Through the metadata and content analyses of bibliographic records, we identified the current leading fields and research topics, the most prominent being radiology and medical imaging. Other biomedical fields that have led this domain included biomedical engineering, mathematical and computational biology, and biochemical research methods. As part of interdisciplinary research, computer science and electrical engineering were important fields as well. The major research topics that were studied included computer-assisted image interpretation and diagnosis (which involved localizing or segmenting certain areas for classifying or predicting diseases), image processing such as medical image reconstruction or registration, and sequence analysis of proteins or RNA to understand protein structure and discover or design drugs. These topics were particularly prevalent in their application to neoplasms.

Furthermore, although deep learning techniques that had been proposed for these themes were predominantly CNN based, different architectures are preferred for different research tasks. The findings showed that CNN-based models mostly focused on analyzing medical image data, with RNN architectures for sequential data analysis and AEs for unsupervised dimensionality reduction yet to be actively explored. Other deep learning methods, such as deep belief networks [ 137 , 138 ], deep Q network [ 139 ], and dictionary learning [ 140 ], have also been applied to biomedical research but were excluded from the content analysis because of low citation count. As deep learning is a rapidly evolving field, future biomedical researchers should pay attention to the emerging trends and keep aware of state-of-the-art models for enhanced performance, such as transformer-based models, including bidirectional encoder representations from transformers for NLP [ 141 ]; wav2vec for speech recognition [ 142 ]; and the Swin transformer for computer vision tasks of image classification, segmentation, and object detection [ 143 ].

The findings from the analysis of the cited references revealed patterns of knowledge diffusion. In the analysis, radiology and medical imaging appeared to be the most significant knowledge source and an important field in the knowledge diffusion network. Relatedly, we identified knowledge exporters to this field, including biomedical engineering, electrical engineering, and computer science, as important, despite their relatively low citation counts. Furthermore, citation patterns revealed clique-like relationships among the four fields—biochemical research methods, biochemistry and molecular biology, biotechnology and applied microbiology, and mathematical and computational biology—with each being a source of knowledge and diffusion for the others.
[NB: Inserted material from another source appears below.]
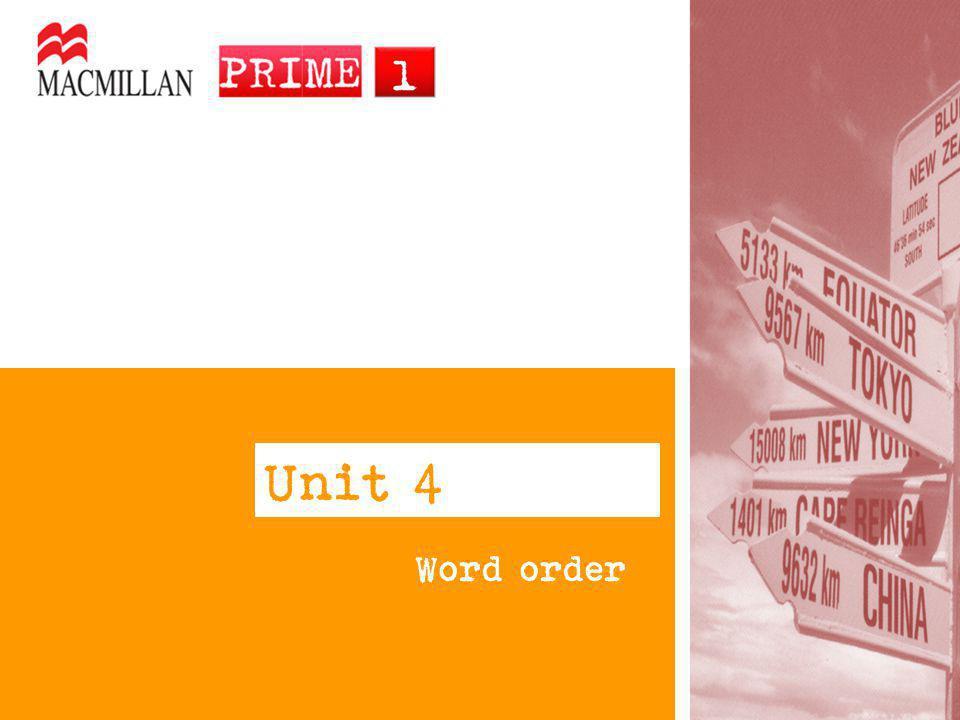 Unit 4 Word order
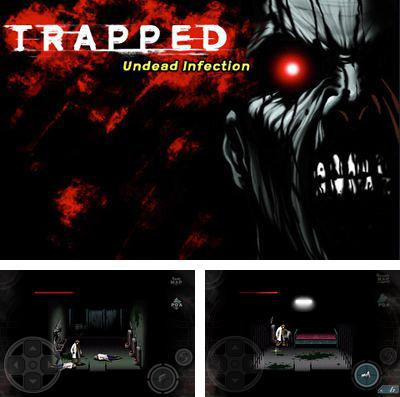 In addition to the game Deadly Mira: Ninja Fighting Game for iPhone, iPad or iPod, you can also download Trapped: Undead Infection for free.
Beyond knowledge diffusion, knowledge integration was also encouraged through collaboration among authors from different organizations and academic disciplines. Coauthorship analysis revealed active research collaboration between universities and hospitals and between hospitals and companies. Separately, we identified an engineering-oriented cluster and biomedicine-oriented clusters of disciplines, among which we observed a range of disciplinary collaborations, with the most prominent 2 between radiology and medical imaging and computer science and electrical engineering, which were the 3 disciplines that were most involved in publishing and collaboration. Meanwhile, pathology and public health showed a high collaborative research to publications ratio, whereas computational biology showed a low collaborative ratio.

Limitations

This study has the following limitations that may have affected data analysis and interpretation. First, focusing only on published studies may have underrepresented the field. Second, publication data were only retrieved from PubMed; although PubMed is one of the largest databases for biomedical literature, other databases such as DataBase systems and Logic Programming may also include relevant studies. Third, the use of PubMed limited our data to biomedical journals and proceedings. Given that deep learning is an active research area in computer science, computer science conference articles are valuable sources of data that were not considered in this study. Finally, our current data retrieval strategy involved searching deep learning as the major MeSH term, which increased precision but may have omitted relevant studies that were not explicitly tagged as deep learning . We plan to expand our scope in future work to consider other bibliographic databases and search terms as well.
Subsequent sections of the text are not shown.